● **Instruction A**
Answer these questions using the blog excerpt:
(i) What did the Department of Education penalize Utah's Office of Education for?
(ii) On what date is the Iowa State symposium being held?
(iii) Who called a special session in California to reform laws?

● **Reading passage**
§ §

Recommendation: I loved this book. It was fabulous and I enjoyed every minute of it. It was well written, readable, fact-filled, and intelligent. It is probably a necessary read for most professors and a highly recommended read for most school administrators. Get it and enjoy it. 

Monday
Sep142009

Utah & Feds Just Can't Get Along

One of the reasons I really like Utah is its open defiance of the federal government on some issues. Today, for instance, the Department of Education slapped a penalty on Utah's Office of Education for failing to use the right test in a couple districts. Not a huge deal, but indicative of the frequently contentious nature of the relationship. Just like a classroom, with 50 states you know one of them is going to act out from time to time. Who knew it would be such a conservative, religious and normally quiet state. 

h/t - @markkerr

Monday
Sep142009

A More Benign Use of the Spending Power

Is it just me or is anyone else sort of liking the Obama Administration's usage of the spending power in education. Now, granted, I sort of dislike any use of the spending power related to schools, but compared to the flashy, demanding, annoying law that NCLB was with deadlines and sanctions and public fights between the Fed. and states, the usage of the stimulus money in the Race to the Top fund has been sort of benign (but perhaps no less effective in creating policy changes?).

Tuesday
Sep082009

We survived it. 

Now, was that so bad ... 

It was dull (hello, not a campaign speech?), but I actually sort of liked it. I hope he does it every year and it becomes a tradition for all Presidents.  

Thursday
Aug272009

Should We Trust the Numbers? Good Question.

Iowa State is holding a symposium on Sept. 11 titled: Should We Trust the Numbers? A Workshop on Philosophy, Mathematics and Statistics in the Court of Law. What a just flat out awesome idea for a symposium. While the program is a bit philosophical for my tastes, the question nevertheless is extremely important and one that scholars across the country are wrestling with as more and more legal scholars are also being trained as researchers (ex: myself, Scott B., Neal, Scott M., Jon Becker, and that's just the tip of the educational iceberg that my readers are likely to know). What impact that mixing of traditional research with legal decision-making is likely to have is anyone's guess, but certainly one could argue that a very large percentage of the most important cases related to education in the last-half century have used research data to support the legal arguments (Brown v. Board, all the ed. finance cases, etc.). So, all of you Midwesterners that can make it to Ames, should attend and let's hope we see more of these types of formal discussions in the future.

Monday
Aug242009

California as the Prototype

If you haven't noticed, California is gearing up the wheels of education reform. The Governor has even called a special session to work on reforming some laws that conflict with the Obama Administration's demands for federal "Race to the Top" dollars. 

What I see happening here is that the Obama Administration intends to use California as a prototype for the kinds of education reforms that they want to push through in the coming years. The typical arguments that you hear from the federal government these days (merit pay, charters, transfers, tying performance data to evaluations) are the same kind of policies that are in the California reform package.

Of course, California also has the same kinds of teacher's union prevalent across most of the country, so how the fight plays out in California will be a precursor to how the flight will likely play out across the U.S. if the Obama Administration continues with their reform ideals. In fact, don't be surprised if the national unions begin devoting a lot of their time and resources to the California fight.

§ §

● **Available data**
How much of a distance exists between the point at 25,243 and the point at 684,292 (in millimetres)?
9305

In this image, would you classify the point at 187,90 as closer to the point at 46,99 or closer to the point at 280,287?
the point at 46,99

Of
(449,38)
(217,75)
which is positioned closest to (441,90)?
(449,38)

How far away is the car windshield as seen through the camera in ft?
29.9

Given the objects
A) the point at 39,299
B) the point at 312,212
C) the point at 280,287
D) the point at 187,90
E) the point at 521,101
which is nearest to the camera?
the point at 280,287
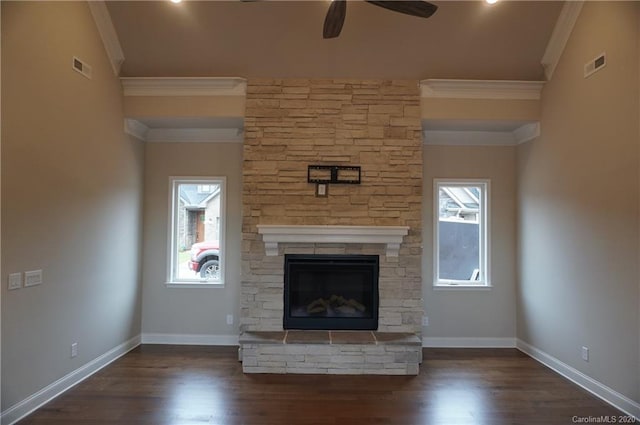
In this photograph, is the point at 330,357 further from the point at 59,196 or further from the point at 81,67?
the point at 81,67

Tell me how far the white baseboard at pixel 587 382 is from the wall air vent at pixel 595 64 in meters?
2.81

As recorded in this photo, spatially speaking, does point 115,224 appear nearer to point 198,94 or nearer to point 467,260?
point 198,94

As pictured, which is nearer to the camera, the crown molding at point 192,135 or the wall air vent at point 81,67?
the wall air vent at point 81,67

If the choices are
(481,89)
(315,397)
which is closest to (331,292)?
(315,397)

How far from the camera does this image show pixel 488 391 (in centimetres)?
355

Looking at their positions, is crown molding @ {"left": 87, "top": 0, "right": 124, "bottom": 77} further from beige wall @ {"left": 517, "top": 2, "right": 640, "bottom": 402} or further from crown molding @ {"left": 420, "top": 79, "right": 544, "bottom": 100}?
beige wall @ {"left": 517, "top": 2, "right": 640, "bottom": 402}

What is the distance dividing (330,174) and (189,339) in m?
2.77

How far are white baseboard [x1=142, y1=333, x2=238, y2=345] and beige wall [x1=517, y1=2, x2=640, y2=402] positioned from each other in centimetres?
370

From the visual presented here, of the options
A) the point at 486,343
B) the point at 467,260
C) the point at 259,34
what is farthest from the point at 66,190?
the point at 486,343

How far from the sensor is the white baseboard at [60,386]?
114 inches

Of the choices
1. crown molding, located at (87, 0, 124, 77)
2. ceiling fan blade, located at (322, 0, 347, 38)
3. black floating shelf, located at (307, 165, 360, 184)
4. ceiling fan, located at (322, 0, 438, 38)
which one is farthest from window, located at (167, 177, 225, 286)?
ceiling fan, located at (322, 0, 438, 38)

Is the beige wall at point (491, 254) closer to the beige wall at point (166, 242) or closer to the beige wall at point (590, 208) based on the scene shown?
the beige wall at point (590, 208)

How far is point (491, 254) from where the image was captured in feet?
16.4

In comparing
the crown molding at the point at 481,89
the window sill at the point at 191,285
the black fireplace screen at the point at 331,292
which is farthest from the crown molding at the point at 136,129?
the crown molding at the point at 481,89
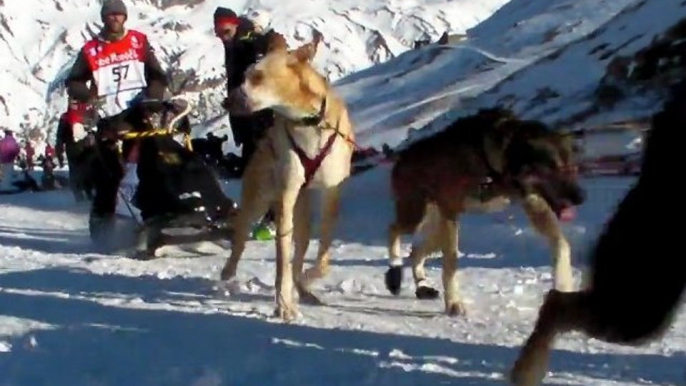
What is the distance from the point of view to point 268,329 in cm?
607

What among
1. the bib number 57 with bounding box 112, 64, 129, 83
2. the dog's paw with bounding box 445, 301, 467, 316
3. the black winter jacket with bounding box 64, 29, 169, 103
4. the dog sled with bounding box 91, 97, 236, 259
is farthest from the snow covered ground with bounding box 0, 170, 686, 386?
the bib number 57 with bounding box 112, 64, 129, 83

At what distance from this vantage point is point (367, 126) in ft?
129

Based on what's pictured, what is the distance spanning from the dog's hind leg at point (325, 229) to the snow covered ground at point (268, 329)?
0.15m

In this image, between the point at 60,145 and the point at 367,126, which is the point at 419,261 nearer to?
the point at 60,145

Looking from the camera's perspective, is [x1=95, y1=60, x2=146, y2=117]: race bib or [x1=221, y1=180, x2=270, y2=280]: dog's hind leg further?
[x1=95, y1=60, x2=146, y2=117]: race bib

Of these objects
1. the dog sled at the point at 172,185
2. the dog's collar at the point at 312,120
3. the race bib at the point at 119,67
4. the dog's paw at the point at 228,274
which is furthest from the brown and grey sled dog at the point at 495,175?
the race bib at the point at 119,67

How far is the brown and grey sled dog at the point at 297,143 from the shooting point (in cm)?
679

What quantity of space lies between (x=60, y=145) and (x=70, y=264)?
482cm

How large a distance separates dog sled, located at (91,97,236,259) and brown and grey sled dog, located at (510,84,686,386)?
5814 mm

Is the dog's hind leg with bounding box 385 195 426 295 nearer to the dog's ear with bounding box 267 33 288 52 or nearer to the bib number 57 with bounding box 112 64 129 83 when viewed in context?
the dog's ear with bounding box 267 33 288 52

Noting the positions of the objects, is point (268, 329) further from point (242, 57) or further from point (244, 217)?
point (242, 57)

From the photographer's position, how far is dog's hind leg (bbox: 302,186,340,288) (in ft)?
23.0

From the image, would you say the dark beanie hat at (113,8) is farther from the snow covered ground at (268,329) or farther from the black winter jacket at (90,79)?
the snow covered ground at (268,329)

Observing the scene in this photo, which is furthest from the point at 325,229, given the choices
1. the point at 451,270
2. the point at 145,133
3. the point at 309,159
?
the point at 145,133
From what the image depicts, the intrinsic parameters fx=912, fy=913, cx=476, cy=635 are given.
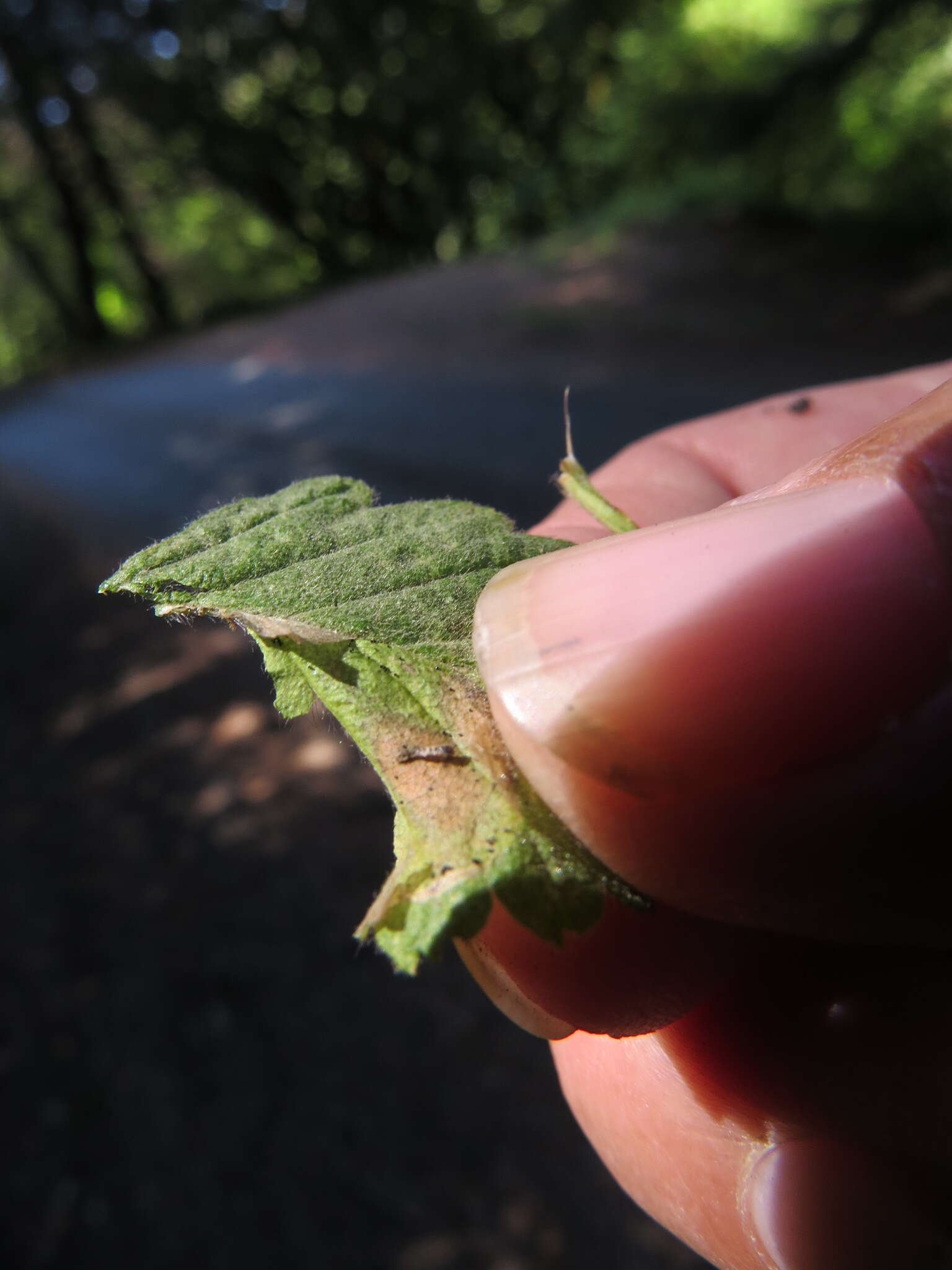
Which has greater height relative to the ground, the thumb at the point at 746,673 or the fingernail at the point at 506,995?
the thumb at the point at 746,673

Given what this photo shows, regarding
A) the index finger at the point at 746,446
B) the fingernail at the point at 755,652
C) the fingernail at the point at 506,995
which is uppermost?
the fingernail at the point at 755,652

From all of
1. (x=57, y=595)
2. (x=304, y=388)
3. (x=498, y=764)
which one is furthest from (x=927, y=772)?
(x=304, y=388)

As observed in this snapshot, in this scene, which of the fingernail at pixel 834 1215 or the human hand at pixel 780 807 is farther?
the fingernail at pixel 834 1215

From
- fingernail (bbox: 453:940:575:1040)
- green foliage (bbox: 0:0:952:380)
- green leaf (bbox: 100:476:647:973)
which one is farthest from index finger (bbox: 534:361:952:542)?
green foliage (bbox: 0:0:952:380)

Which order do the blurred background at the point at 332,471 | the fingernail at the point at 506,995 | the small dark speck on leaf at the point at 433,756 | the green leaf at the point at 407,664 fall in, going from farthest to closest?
the blurred background at the point at 332,471 → the fingernail at the point at 506,995 → the small dark speck on leaf at the point at 433,756 → the green leaf at the point at 407,664

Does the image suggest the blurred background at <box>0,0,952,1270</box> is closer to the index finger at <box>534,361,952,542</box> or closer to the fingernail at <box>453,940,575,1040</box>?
the index finger at <box>534,361,952,542</box>

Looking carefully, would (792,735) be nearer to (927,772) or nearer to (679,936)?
(927,772)

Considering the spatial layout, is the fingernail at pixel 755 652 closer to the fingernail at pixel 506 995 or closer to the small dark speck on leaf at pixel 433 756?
the small dark speck on leaf at pixel 433 756

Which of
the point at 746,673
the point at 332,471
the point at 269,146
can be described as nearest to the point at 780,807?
the point at 746,673

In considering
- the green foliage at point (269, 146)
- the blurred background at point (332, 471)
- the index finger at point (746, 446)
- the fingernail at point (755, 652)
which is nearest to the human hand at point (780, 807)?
the fingernail at point (755, 652)
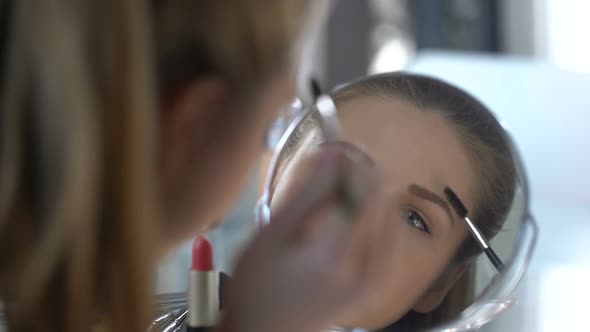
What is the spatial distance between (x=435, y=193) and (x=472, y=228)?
0.11 ft

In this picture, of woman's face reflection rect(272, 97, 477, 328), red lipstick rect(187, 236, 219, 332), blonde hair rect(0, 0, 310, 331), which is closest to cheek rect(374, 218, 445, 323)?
woman's face reflection rect(272, 97, 477, 328)

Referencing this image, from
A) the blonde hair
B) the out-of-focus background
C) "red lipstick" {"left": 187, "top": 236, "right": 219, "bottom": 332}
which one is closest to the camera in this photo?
the blonde hair

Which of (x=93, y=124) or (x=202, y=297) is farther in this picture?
(x=202, y=297)

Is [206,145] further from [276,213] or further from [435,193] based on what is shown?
[435,193]

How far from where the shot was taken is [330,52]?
4.03 feet

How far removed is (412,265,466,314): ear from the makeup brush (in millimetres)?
28

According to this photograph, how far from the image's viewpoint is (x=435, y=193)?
1.87 feet

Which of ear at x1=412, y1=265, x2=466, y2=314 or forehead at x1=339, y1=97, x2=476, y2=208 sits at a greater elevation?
forehead at x1=339, y1=97, x2=476, y2=208

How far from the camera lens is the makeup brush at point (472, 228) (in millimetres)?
562

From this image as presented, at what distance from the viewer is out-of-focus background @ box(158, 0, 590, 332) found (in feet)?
2.16

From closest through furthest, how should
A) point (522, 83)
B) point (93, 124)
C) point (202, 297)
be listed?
point (93, 124), point (202, 297), point (522, 83)

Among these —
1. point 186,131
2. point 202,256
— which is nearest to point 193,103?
point 186,131

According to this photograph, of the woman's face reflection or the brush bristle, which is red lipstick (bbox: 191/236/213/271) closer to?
the woman's face reflection

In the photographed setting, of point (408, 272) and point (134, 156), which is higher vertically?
point (134, 156)
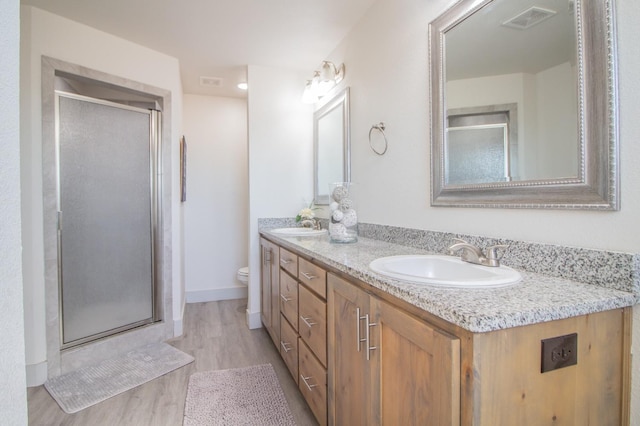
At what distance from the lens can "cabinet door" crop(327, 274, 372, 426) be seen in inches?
41.1

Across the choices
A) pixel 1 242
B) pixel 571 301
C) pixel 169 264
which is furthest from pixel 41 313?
pixel 571 301

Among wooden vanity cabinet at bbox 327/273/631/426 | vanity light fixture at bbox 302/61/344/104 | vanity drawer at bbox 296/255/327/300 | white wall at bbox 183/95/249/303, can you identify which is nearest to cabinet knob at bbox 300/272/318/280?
vanity drawer at bbox 296/255/327/300

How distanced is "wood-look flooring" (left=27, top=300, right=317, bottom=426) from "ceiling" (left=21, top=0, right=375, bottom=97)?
2.36 metres

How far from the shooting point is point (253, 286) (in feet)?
9.50

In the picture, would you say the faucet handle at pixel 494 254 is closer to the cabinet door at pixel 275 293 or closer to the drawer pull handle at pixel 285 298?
the drawer pull handle at pixel 285 298

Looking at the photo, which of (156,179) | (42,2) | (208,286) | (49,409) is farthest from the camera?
(208,286)

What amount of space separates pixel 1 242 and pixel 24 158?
1906 millimetres

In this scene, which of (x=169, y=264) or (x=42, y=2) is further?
(x=169, y=264)

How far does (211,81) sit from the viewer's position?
320 centimetres

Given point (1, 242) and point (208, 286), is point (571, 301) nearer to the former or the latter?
point (1, 242)

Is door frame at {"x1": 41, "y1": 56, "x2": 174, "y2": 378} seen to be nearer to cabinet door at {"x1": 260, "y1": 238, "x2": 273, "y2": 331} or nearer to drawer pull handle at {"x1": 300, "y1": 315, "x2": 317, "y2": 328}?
cabinet door at {"x1": 260, "y1": 238, "x2": 273, "y2": 331}

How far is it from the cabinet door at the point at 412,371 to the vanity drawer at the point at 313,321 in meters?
0.41

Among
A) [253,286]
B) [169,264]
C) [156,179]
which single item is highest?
[156,179]

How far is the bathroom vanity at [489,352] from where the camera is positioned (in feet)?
2.11
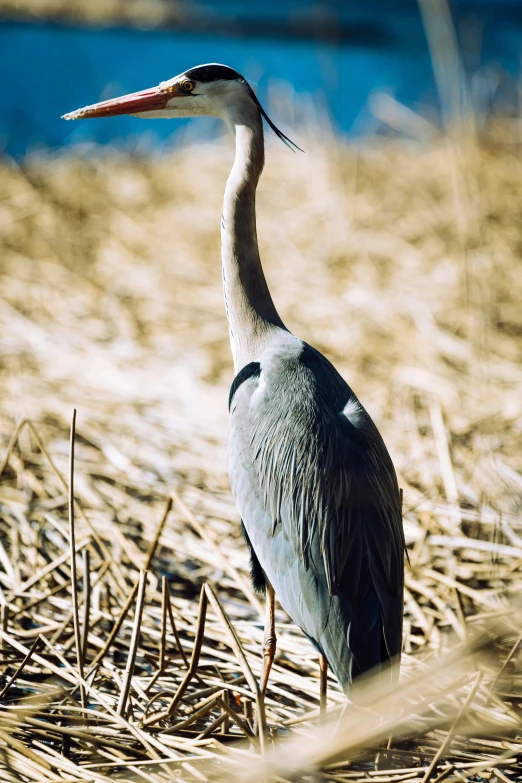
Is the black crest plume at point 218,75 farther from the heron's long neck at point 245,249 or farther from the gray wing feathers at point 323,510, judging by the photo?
the gray wing feathers at point 323,510

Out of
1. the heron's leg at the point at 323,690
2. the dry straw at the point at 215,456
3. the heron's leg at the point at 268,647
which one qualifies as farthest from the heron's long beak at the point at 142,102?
the heron's leg at the point at 323,690

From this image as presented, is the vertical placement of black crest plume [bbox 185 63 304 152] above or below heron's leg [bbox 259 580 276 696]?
above

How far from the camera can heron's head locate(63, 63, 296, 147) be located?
171cm

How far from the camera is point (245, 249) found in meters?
1.69

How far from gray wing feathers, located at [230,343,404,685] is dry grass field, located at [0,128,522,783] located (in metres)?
0.12

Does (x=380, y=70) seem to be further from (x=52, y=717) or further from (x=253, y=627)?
(x=52, y=717)

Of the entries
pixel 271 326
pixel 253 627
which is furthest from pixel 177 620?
pixel 271 326

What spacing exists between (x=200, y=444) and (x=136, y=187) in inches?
107

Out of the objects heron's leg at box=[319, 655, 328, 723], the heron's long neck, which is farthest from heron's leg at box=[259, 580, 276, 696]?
the heron's long neck

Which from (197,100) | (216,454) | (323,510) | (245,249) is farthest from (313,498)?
(216,454)

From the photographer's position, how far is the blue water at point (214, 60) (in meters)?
4.87

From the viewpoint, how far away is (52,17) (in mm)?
5371

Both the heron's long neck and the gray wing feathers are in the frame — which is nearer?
the gray wing feathers

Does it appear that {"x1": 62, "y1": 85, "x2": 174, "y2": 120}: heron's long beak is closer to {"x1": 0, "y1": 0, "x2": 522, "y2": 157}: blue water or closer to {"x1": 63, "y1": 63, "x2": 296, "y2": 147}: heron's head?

§ §

● **Instruction B**
In the listing, take the lines starting with the one containing "How far from gray" and going on through the end of the listing. Switch "located" to "positioned" and give those lines back with nothing else changed.

● **Exercise answer A**
(i) Failing to use the right test in a couple districts.
(ii) Sept. 11.
(iii) The Governor.

● **Exercise answer B**
How far from gray wing feathers, positioned at [230,343,404,685] is dry grass field, positioned at [0,128,522,783] positioned (in metres)?
0.12

Does (x=380, y=70) seem to be further from (x=52, y=717) or further from (x=253, y=627)?
(x=52, y=717)

Of the entries
pixel 271 326
pixel 253 627
which is furthest from pixel 177 620?
pixel 271 326

What spacing exists between (x=200, y=444) and (x=136, y=187) in inches?
107

Out of the objects heron's leg at box=[319, 655, 328, 723], the heron's long neck, which is farthest from heron's leg at box=[259, 580, 276, 696]?
the heron's long neck

Which from (197,100) | (216,454) | (323,510) | (245,249) is farthest from (313,498)?
(216,454)

From the photographer's position, how far is the blue water at point (214, 60) (in meters)?
4.87

From the viewpoint, how far away is (52,17) (in mm)?
5371

Both the heron's long neck and the gray wing feathers are in the frame — which is nearer?
the gray wing feathers

Does it appear that {"x1": 62, "y1": 85, "x2": 174, "y2": 120}: heron's long beak is closer to {"x1": 0, "y1": 0, "x2": 522, "y2": 157}: blue water or closer to {"x1": 63, "y1": 63, "x2": 296, "y2": 147}: heron's head?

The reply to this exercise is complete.